During the third trimester, when the ‘gross architecture’ of the brain (neural cyto- and histogenesis) is largely established, growth and differentiation events are predominant and persist into postnatal life (axon, dendrite and synapse formation, myelination). Disturbances of brain development during this period mainly result in clastic lesions. The causes are multiple and key factors are inflammation with excessive cytokine production, oxidative stress, and excess release of glutamate triggering the excitotoxic cascade, factors that are induced by hypoxic–ischaemic and/or infectious mechanisms, whereby a potentiation of single effects can be assumed.[15] Early in the third trimester white matter is especially affected. The major neuropathology potentially damaging the motor tracts and thus leading to CP includes periventricular leukomalacia (PVL) or complications of intraventricular haemorrhage: predominant white matter injury. This pathology has been called ‘encephalopathy of prematurity’ and is accompanied by ‘neuronal/axonal disease’. This may also involve the thalamus, basal ganglia, cortex, brainstem, and cerebellum,[16] although the pathology that is related to CP and identifiable by visual inspection is mainly that of white matter injury.
Lesional patterns that can occur in central motor domains and thus cause CP in the late third trimester concern the cortical grey matter, basal ganglia, and thalamus:[17] predominant cortical or deep grey matter injury. Infarcts of the middle cerebral artery are reported mainly in children born at or near term with unilateral spastic CP.[18] They may also occur in the very-preterm child, then involving more the lenticulostriate arteries.[19]

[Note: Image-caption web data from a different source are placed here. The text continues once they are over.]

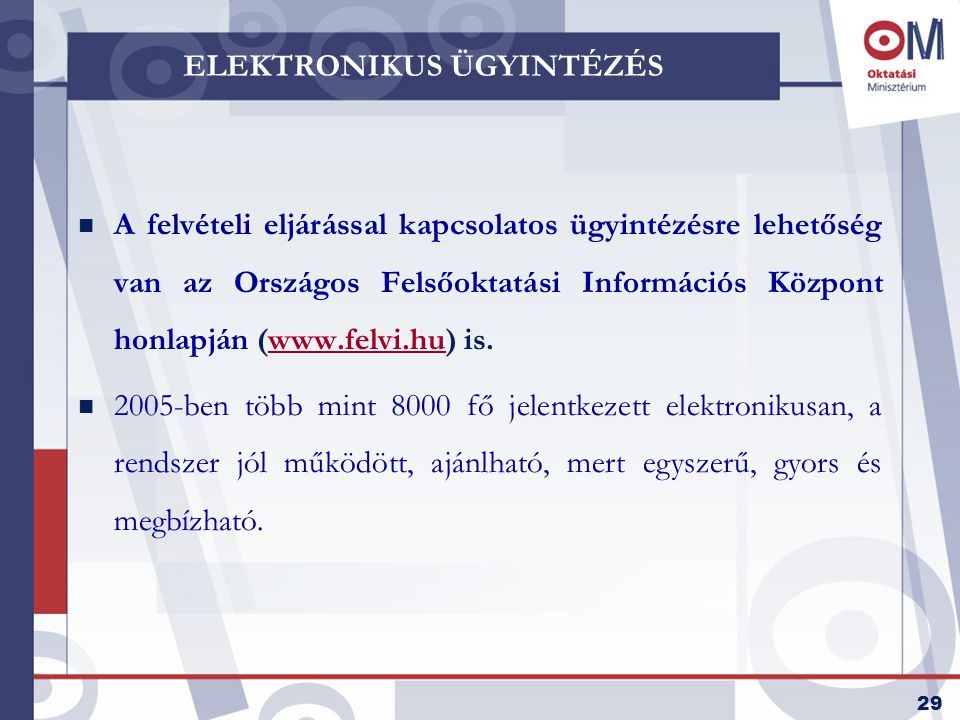 29 ELEKTRONIKUS ÜGYINTÉZÉS n A felvételi eljárással kapcsolatos ügyintézésre lehetőség van az Országos Felsőoktatási Információs Központ honlapján (www.felvi.hu) is.www.felvi.hu n 2005-ben több mint 8000 fő jelentkezett elektronikusan, a rendszer jól működött, ajánlható, mert egyszerű, gyors és megbízható.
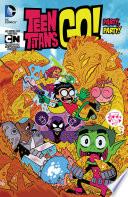 Teen Titans Go 2013 Vol 1 Party Party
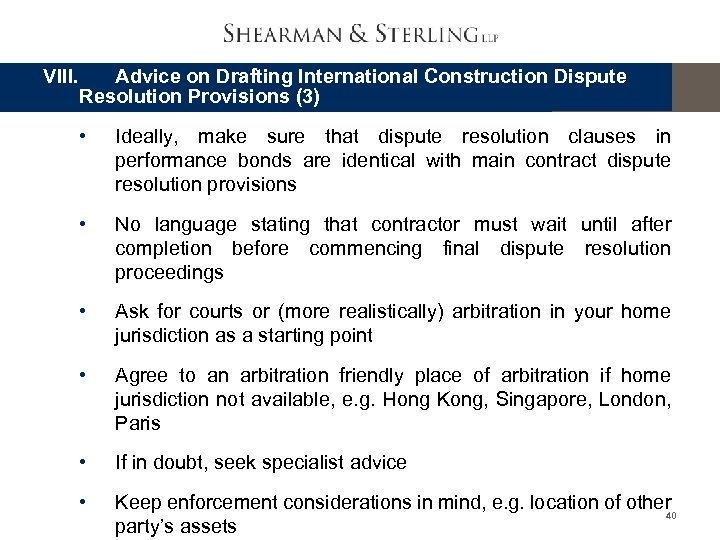 VIII. Advice on Drafting International Construction Dispute Resolution Provisions (3) • Ideally, make sure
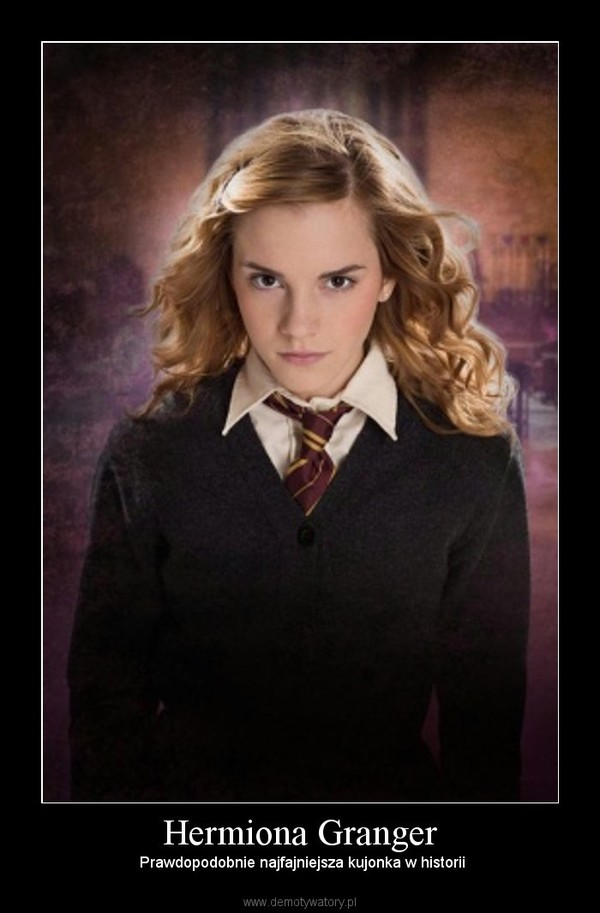 Hermiona Granger – Prawdopodobnie najfajniejsza kujonka w historii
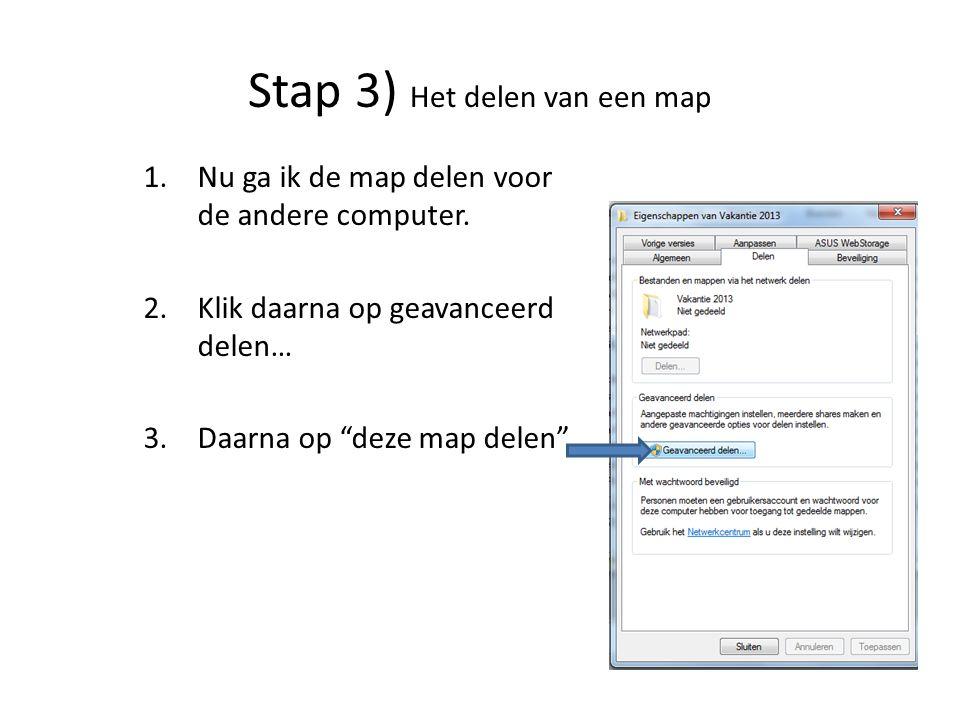 1.Nu ga ik de map delen voor de andere computer.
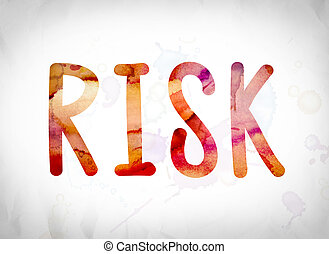 """Risk Concept Watercolor Word Art - The word """"Risk"""" written..."""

Thus pathological patterns, characterizing disturbance of early brain development and likely to cause CP, can be summarized as maldevelopments, predominant white matter injury, and predominant grey matter injury; we called these patterns ‘pathogenic patterns’ because they characterize specific timing periods of disturbance/insult to the developing brain.
In a second step, we had systematically searched in the literature for these pathogenic patterns in children with CP.[7] In this earlier review, MRI was reported to be abnormal in 86% of the CP cases and indicated the pathogenesis in 83%. Periventricular white matter injury was the most frequent finding (56%), followed by deep grey matter injury (18%), and brain maldevelopment (9%). Thus, this earlier review indicated that the classification based on pathogenic patterns covers the main brain pathology in children with CP and seems a useful approach also for CP registers.
The aim of this study was to develop an MRI classification for CP research, registers, and clinicians, compare it with other classification systems used in the literature, and test its reliability.
Method
The development of a classification system was based on the concept of the underlying pathogenic MRI patterns in children with CP. Typical illustrations of these patterns including subgroups and descriptions in the context of clinical cases were searched for and agreed on by the authors. A manual was developed in the process and tested with respect to comprehensibility and applicability during several SCPE workshops. Type of CP and gross motor function according to Gross Motor Function Classification System (GMFCS)[20] were described together with MRI findings.
A literature review was performed, searching for other classification systems of MRI findings in CP, with the question of compatibility with the MRI classification system (MRICS), and whether harmonization between classifications was possible. This review covered the time period January 2007 to March 2013. The following keywords were used for the search: cerebral palsy, neuroimaging, MRI, classification.
A workshop with SCPE participants aimed at harmonizing the findings of the different classifications with the MRICS.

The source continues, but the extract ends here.